Tonalities & Meters in Keys at Play, Book 1

A breakdown of tonalities and meters in Keys at Play, Book 1.

Did you know: The pieces inside Keys at Play, Book 1 were intentionally composed in a diversity of tonalities well beyond major and minor. In addition, the pieces deliberately create an equal opportunity for the student to master duple meter and triple meter. Why is this important? And what difference does it make in the student’s learning outcomes and quality of experience? Let’s take a look!

According to Dr. Edwin E. Gordon, the father of Music Learning Theory (MLT), we tend to best learn through differences, not sameness. As Eric Bluestein queries in his book, The Ways Children Learn Music (here’s an affiliate link): What would happen if all the world were purple? Would there then exist such a concept as “purple?” How can we have “purple” if there is no such thing as “not purple?” 

Similarly, if the music we are exposed to is largely of the same tonality and same meter, it becomes difficult to understand those features to much depth — much less to conceptualize other tonalities or meters. And yet, the reality is that the pieces within the primer level of today’s typical mainstream piano method book are comprised of over 85% major tonality, plus a small representation of harmonic minor, aeolian, and perhaps mixolydian. 

When students are exposed to pieces largely in the same tonality and meter, they lose out. Ideally, we want to hook students by showing them how exciting and wonderful music can be. We can capture their engagement by providing them with appealing, high-quality music to play. We can motivate and educate them by exposing their ears to a rich variety of sounds. Gordon called this process acculturation, and he thought it ought to continue throughout a music learner’s life. By providing rich acculturation, we provide a crucial aural foundation enabling them to later learn exactly what major tonality is compared to other tonalities.

If the pieces we provide students tend to sound fairly similar to each other, we not only risk boring them but we also miss out on a pedagogical opportunity for them to learn through contrasts. After all, how can we truly understand what major is unless we’ve also been exposed to enough examples of “not major?” We learn through differences, not sameness. Without contrasts, it becomes difficult for students to understand various tonalities and meters to any meaningful depth. 

The pie chart graphic below shows the breakdown of tonalities represented in Keys at Play, Book 1. Not only is major and minor well represented, but also aeolian, mixolydian, dorian, phrygian, and lydian. 
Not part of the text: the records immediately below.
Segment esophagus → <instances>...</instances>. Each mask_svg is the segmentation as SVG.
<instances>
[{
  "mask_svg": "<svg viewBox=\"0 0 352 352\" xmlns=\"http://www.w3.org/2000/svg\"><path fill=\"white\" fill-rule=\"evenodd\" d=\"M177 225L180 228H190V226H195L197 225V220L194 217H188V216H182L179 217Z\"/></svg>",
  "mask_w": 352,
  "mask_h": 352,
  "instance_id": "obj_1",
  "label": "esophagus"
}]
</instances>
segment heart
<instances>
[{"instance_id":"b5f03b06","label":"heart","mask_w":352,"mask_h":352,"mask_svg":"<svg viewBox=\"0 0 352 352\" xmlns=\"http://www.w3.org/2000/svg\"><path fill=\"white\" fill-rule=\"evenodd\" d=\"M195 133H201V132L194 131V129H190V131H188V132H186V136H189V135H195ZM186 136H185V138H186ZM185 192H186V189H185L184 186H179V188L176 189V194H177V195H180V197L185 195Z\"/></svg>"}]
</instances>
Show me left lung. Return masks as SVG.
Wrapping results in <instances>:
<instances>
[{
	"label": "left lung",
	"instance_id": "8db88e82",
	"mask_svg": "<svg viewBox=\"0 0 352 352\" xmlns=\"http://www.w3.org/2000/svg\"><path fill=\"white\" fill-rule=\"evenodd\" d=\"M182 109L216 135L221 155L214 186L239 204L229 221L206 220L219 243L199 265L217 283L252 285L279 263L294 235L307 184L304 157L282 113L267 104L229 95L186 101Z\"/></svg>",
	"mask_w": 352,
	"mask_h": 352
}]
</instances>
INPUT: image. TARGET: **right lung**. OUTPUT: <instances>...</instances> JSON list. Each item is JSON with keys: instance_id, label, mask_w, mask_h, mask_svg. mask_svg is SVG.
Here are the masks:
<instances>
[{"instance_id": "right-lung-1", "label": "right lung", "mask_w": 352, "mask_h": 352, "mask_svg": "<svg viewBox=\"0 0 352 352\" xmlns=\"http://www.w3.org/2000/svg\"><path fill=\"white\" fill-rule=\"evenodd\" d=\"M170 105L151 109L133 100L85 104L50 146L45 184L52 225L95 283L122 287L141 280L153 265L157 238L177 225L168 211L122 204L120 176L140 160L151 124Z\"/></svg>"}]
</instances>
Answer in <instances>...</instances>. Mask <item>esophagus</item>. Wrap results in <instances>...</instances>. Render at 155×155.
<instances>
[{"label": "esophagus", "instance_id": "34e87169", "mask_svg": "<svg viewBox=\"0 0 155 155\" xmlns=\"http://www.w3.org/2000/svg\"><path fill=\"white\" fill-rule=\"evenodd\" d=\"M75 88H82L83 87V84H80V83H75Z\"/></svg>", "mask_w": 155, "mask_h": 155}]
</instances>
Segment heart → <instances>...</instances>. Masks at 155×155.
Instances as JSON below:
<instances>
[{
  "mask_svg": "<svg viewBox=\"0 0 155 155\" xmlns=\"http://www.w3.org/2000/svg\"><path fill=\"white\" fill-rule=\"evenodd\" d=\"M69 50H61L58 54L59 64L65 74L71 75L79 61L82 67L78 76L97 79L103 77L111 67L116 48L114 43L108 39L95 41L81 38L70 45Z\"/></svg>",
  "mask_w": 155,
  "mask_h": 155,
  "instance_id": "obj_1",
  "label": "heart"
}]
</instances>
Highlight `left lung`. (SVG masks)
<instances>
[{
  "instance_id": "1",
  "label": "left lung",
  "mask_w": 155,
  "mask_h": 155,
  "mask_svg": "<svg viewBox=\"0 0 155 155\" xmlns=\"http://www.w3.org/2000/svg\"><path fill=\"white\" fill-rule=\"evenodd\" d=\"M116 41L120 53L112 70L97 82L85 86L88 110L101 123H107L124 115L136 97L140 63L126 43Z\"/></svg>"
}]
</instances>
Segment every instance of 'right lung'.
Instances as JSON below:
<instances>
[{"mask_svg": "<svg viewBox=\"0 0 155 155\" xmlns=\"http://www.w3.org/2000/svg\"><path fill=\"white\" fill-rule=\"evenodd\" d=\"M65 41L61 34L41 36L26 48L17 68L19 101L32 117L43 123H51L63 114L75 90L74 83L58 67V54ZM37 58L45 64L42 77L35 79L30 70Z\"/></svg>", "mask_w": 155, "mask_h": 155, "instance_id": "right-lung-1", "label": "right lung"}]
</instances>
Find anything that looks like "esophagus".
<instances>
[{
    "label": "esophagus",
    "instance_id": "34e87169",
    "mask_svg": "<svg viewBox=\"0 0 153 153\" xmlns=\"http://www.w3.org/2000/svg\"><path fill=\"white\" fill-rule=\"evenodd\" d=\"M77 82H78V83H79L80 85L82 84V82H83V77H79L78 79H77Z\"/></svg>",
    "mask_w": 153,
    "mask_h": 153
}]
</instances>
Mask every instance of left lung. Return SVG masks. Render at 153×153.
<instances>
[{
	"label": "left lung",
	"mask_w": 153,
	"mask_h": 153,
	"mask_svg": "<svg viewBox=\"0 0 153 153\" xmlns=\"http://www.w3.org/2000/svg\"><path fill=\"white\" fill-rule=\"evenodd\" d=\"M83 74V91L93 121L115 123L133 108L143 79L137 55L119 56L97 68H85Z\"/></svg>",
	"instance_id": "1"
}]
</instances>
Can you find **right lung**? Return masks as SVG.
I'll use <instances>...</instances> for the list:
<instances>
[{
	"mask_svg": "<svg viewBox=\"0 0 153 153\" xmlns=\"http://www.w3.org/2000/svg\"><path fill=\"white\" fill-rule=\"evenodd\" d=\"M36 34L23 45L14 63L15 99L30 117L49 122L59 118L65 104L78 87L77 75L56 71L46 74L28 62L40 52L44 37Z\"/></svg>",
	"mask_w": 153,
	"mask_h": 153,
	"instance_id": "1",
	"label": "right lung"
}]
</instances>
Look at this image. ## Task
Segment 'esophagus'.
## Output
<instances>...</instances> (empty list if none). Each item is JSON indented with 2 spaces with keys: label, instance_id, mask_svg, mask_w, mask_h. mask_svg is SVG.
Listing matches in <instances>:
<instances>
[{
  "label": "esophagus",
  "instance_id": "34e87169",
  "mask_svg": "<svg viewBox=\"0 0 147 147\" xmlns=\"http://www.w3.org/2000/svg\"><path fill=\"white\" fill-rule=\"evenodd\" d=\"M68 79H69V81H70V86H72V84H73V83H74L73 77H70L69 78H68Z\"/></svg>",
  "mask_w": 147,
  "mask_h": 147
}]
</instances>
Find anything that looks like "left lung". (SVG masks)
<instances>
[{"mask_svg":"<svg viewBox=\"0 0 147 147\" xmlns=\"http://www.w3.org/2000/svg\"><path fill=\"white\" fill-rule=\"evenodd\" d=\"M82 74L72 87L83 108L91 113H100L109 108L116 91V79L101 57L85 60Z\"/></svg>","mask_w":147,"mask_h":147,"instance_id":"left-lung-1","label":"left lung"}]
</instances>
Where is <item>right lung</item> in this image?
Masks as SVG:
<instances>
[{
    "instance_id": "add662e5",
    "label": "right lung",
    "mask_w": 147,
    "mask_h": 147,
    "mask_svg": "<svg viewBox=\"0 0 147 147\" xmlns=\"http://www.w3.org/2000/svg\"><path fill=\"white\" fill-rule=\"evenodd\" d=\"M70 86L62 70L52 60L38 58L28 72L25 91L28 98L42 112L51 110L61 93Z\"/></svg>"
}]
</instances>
Pie chart of tonalities used in Keys at Play, Book 1.

What about meter?

Well, the fact is that the first level of the typical mainstream piano method is comprised almost entirely (around 90%) of pieces in duple meter. Perhaps this helps explains why piano teachers commonly complain of students struggling with triple meter! We’ve probably all encountered students who add an extra beat before each barline when in 3/4 time. If students’ ears have been exposed to mostly duple meter and they’ve been given few opportunities to play pieces in triple meter, it’s no wonder they struggle to play in triple meter. 

In Keys at Play, Book 1, you’ll find that duple meter and triple meter are represented much more equally. In fact, triple meter is represented slightly more than duple meter, as shown in the pie chart graphic below. Providing this skew makes sense for pedagogical reasons, since there are more possibilities of rhythm permutations in triple meter versus duple meter. (To illustrate this, picture having two rhythm patterns, each four macrobeats in length: one in duple meter and one in triple meter. If each macrobeat is subdivided into microbeats, the macrobeats in triple meter hold the possibility for three microbeats while the macrobeats in duple meter hold only two. If we imagine the rhythm patterns possible within these conditions, we soon recognize there are more rhythm patterns to master in triple meter than duple meter.) Therefore, we’d ideally want to ensure we are providing students with enough opportunities to experience triple meter and its possible rhythm patterns. Skewing towards triple meter rather than duple meter makes more sense than the opposite, if we want our students to master both meters. 

Pie chart of meters used in Keys at Play, Book 1.

By providing our students with a rich variety of tonalities and meters, we not only give our students opportunity to experience how wonderful music can be, but we also create pedagogical opportunities for deep learning and understanding. As the saying goes, variety is the spice of life!